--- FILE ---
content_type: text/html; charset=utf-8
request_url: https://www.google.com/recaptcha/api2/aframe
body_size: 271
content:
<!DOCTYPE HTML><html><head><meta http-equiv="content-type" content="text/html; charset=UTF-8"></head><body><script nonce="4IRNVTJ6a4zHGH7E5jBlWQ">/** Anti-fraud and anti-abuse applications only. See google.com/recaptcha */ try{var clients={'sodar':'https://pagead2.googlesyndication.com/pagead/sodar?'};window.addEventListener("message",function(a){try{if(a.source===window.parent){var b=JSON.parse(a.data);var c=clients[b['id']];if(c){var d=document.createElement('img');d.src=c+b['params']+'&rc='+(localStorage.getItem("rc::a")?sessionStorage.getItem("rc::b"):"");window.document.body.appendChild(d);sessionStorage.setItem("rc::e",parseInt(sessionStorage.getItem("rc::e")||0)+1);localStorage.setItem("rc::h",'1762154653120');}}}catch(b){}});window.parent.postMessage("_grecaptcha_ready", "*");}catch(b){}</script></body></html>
◇ ◇ ◇ ◇
Exercise: Everything from the line containing "content_type: text/html; charset=utf-8" through the last line above should be set down exactly; include no other lines.

Expected output:
content_type: text/html; charset=utf-8
request_url: https://www.google.com/recaptcha/api2/aframe
body_size: 271
content:
<!DOCTYPE HTML><html><head><meta http-equiv="content-type" content="text/html; charset=UTF-8"></head><body><script nonce="4IRNVTJ6a4zHGH7E5jBlWQ">/** Anti-fraud and anti-abuse applications only. See google.com/recaptcha */ try{var clients={'sodar':'https://pagead2.googlesyndication.com/pagead/sodar?'};window.addEventListener("message",function(a){try{if(a.source===window.parent){var b=JSON.parse(a.data);var c=clients[b['id']];if(c){var d=document.createElement('img');d.src=c+b['params']+'&rc='+(localStorage.getItem("rc::a")?sessionStorage.getItem("rc::b"):"");window.document.body.appendChild(d);sessionStorage.setItem("rc::e",parseInt(sessionStorage.getItem("rc::e")||0)+1);localStorage.setItem("rc::h",'1762154653120');}}}catch(b){}});window.parent.postMessage("_grecaptcha_ready", "*");}catch(b){}</script></body></html>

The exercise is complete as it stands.